### [TO DO]
How many lines in the records below hold the string "javascript"? Answer with the number alone.

### [DATA FOR ANALYSIS]
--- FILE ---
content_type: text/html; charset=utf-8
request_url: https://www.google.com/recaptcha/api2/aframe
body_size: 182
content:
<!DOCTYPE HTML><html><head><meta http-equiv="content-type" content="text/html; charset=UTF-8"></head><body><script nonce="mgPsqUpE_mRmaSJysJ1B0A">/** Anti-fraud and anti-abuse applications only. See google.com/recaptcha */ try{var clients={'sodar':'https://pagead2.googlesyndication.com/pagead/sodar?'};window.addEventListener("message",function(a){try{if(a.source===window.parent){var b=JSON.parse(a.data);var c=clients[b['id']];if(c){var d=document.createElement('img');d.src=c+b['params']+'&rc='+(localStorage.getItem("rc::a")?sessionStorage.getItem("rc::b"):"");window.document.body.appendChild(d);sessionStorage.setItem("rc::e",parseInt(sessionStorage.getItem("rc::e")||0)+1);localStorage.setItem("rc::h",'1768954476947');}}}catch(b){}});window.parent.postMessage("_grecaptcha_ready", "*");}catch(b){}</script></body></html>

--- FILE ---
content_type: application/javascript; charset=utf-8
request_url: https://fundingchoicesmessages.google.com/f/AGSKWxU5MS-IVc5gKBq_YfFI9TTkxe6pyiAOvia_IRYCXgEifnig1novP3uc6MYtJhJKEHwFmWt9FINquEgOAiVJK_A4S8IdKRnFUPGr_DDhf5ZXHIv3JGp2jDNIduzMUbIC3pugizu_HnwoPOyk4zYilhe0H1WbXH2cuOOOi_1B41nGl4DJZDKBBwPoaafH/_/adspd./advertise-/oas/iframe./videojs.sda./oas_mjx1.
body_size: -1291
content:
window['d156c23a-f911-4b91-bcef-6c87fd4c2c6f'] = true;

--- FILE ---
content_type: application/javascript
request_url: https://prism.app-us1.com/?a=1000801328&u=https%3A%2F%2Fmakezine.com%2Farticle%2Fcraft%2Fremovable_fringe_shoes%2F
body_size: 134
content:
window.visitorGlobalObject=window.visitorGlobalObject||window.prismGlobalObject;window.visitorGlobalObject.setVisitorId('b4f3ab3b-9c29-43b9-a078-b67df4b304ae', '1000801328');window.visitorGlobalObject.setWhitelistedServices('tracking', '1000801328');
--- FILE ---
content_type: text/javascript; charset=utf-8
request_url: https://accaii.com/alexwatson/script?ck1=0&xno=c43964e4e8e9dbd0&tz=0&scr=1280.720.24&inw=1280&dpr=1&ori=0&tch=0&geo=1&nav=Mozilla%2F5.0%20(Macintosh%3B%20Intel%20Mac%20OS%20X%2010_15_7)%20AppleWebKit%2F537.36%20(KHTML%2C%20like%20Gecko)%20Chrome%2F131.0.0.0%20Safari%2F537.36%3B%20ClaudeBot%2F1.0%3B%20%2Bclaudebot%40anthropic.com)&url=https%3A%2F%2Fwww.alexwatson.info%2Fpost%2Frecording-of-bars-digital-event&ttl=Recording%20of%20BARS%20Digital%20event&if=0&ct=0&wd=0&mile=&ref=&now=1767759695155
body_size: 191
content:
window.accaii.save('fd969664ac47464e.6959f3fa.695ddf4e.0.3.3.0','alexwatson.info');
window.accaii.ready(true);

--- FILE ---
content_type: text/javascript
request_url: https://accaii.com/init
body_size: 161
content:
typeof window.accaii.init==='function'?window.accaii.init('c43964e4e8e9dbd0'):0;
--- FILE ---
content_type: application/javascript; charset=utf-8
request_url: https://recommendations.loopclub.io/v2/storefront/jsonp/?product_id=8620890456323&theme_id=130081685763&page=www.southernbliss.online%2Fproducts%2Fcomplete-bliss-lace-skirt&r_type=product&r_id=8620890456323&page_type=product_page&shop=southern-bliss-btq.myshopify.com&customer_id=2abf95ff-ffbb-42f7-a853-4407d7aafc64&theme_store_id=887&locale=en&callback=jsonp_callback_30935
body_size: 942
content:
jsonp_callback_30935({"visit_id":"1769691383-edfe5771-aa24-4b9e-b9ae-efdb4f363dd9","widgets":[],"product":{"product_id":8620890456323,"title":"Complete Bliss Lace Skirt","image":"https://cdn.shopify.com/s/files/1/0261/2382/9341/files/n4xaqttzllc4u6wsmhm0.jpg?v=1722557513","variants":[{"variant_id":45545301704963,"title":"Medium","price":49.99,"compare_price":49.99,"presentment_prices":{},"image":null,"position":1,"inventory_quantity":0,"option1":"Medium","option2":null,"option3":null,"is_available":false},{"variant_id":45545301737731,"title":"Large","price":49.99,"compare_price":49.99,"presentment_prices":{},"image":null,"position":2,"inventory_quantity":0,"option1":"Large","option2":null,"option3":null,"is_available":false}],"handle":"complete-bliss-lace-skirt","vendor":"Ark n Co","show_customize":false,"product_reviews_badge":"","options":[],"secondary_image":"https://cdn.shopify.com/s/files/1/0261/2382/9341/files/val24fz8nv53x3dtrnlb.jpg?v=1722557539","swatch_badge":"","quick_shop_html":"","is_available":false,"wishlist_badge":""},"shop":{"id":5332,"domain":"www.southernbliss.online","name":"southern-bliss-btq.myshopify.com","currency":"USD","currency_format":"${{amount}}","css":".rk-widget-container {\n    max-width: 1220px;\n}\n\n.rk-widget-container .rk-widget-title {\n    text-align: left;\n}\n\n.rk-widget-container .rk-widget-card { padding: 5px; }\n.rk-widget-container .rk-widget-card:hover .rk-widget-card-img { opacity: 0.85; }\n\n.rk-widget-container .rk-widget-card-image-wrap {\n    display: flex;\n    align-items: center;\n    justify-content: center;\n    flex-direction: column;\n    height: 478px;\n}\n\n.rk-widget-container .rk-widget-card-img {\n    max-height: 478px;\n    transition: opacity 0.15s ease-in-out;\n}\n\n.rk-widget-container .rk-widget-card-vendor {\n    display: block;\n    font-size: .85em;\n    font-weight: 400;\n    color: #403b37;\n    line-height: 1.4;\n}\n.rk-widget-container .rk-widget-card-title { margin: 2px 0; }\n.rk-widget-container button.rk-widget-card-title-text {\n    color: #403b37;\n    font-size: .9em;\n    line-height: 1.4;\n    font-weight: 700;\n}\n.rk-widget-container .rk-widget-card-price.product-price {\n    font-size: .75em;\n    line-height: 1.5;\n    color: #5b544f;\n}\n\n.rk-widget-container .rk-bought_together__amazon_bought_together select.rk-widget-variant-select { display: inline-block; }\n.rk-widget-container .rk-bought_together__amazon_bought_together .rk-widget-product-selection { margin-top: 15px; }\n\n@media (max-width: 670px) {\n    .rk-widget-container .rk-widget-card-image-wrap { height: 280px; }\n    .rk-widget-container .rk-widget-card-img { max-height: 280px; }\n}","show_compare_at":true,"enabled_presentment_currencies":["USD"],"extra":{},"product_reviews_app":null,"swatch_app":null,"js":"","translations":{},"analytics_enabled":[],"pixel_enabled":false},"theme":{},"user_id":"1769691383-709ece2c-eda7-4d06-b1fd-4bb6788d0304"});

### [THE ANSWER]
5